Monthly Archives: July 2015

NIGHT SOUNDS

The tree frog is tiny but has superior grasping ability; it can oppose two of its fingers to the other two, resulting in a vise-like grip. -Wikipedia

I am in my studio sitting in front of my computer cursing; there is a particularly virulent form of Adware parked somewhere that is popping up maddeningly everytime I try to use Safari. Expletives spew from my sailor mouth as I had planned on a quiet contemplative writing session backed with a little Googling research. Now I am on hold as I have dialed Apple Support and am waiting on my new BFF to help me out.

It is dusk, nightfall is descending, and that’s when it always starts—the incessant loud chirping that has been disturbing my sleep for the last few weeks. I’ve tried shutting the windows in the house but the calls are so loud that I can hear them through the walls. First I had asked my tree-hugging, neighborhood sleuth what kind of bird she thinks it might be but she has no clue. In frustration one day I drive directly to the birdseed store and an astute clerk immediately plays me a recording of the offending sound which turns out not to be a bird at all but a tree frog!  But I digress.

My art studio sits in the middle of my backyard garden, the windows and doors opening out into the yard so that it feels as if one were actually outside. I am sitting here listening to my newly identified tree frog call to his mate as if his life depended upon it when the Apple lady finally comes on the phone. As she asks permission and then magically takes over my computer, I strain to hear what she is saying above the din of this tiny tiny creature sitting on a leaf, a twig, or a blade of grass somewhere in my garden.
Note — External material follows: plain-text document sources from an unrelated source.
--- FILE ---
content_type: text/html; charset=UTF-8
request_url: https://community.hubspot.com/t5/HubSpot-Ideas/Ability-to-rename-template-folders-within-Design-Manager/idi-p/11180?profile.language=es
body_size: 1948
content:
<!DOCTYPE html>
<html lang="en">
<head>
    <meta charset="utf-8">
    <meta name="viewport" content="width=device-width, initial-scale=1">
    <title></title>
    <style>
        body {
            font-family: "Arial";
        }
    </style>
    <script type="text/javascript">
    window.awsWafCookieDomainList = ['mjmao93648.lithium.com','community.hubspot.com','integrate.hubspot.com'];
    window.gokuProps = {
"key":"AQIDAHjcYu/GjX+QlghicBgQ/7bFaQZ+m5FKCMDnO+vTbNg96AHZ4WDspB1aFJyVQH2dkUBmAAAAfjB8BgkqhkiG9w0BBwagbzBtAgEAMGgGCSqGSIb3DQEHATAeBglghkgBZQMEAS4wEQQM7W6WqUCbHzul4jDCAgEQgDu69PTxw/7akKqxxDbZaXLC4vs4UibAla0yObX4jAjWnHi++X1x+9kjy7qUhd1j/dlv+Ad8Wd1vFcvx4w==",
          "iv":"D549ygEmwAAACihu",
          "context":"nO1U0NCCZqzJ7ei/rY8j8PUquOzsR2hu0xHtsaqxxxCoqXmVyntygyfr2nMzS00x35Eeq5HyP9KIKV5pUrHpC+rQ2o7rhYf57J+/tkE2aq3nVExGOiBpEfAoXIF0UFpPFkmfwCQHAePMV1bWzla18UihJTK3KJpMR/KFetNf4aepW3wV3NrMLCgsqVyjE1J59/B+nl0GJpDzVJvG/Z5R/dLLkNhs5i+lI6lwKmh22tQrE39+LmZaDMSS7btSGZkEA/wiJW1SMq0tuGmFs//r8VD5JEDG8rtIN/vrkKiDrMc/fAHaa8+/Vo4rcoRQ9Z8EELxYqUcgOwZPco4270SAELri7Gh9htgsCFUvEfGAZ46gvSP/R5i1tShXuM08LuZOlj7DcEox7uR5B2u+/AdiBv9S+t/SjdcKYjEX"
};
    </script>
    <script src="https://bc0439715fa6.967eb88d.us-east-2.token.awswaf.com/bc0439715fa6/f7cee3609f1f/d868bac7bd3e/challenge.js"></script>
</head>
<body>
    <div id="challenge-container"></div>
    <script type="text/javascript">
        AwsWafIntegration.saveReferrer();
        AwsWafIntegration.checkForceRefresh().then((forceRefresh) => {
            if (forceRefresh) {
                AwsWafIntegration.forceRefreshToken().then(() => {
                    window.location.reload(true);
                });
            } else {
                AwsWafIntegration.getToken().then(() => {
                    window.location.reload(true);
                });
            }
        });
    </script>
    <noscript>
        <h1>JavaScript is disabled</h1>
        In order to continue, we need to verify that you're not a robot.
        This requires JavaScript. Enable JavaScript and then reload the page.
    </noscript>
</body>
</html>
Finally she asks in exasperation what the infernal racket is in the background. ‘It’s a tree frog’ is my original reply and she is  appropriately dumbfounded.

When my yellow lab was alive she was always with me in the studio at night. She’d alternate napping on the couch with stalking the perimeter of the unlit yard for possible critter intruders. As she grew older and lost her hearing she became anxious about me not being in the house with her and my husband after nightfall. Her solution was to sit on the deck of the house and wait, staring at the studio as if she could will me inside with her incredible concentration. Of course her theory panned out everytime as eventually I would turn out the studio lights and walk toward the house and as I approached I could hear her let out a big sigh as she stiffly pulled up her body and turned toward the door, toenails clicking softly on the wooden deck floor.

Now I have a cat— the lab is gone, the husband is gone. The rescue organization where I got this feline made me promise not to let her outside but she does go out onto the screened in porch which looks out directly to my studio; she sits on the wicker chaise and she waits. Just like the dog she worries when I am not safely inside. When I finally make my way toward the house I can hear the thud of her little paws hit the porch floor running as she gets ready for me to open the door and go inside.

Soft, sacred sounds these are and I bow my head to them.  The old dog sighing, the toenails clicking, the tiny little feline paws hitting the ground with a thud, sounds that have been and are so much a part of my everyday living that they do (and still) echo in my brain many years later.

Which brings me back to the chirping tree frog clutching his branch with all his might, calling out to his mate night after night, wondering why she is not with him, why she is not safely inside.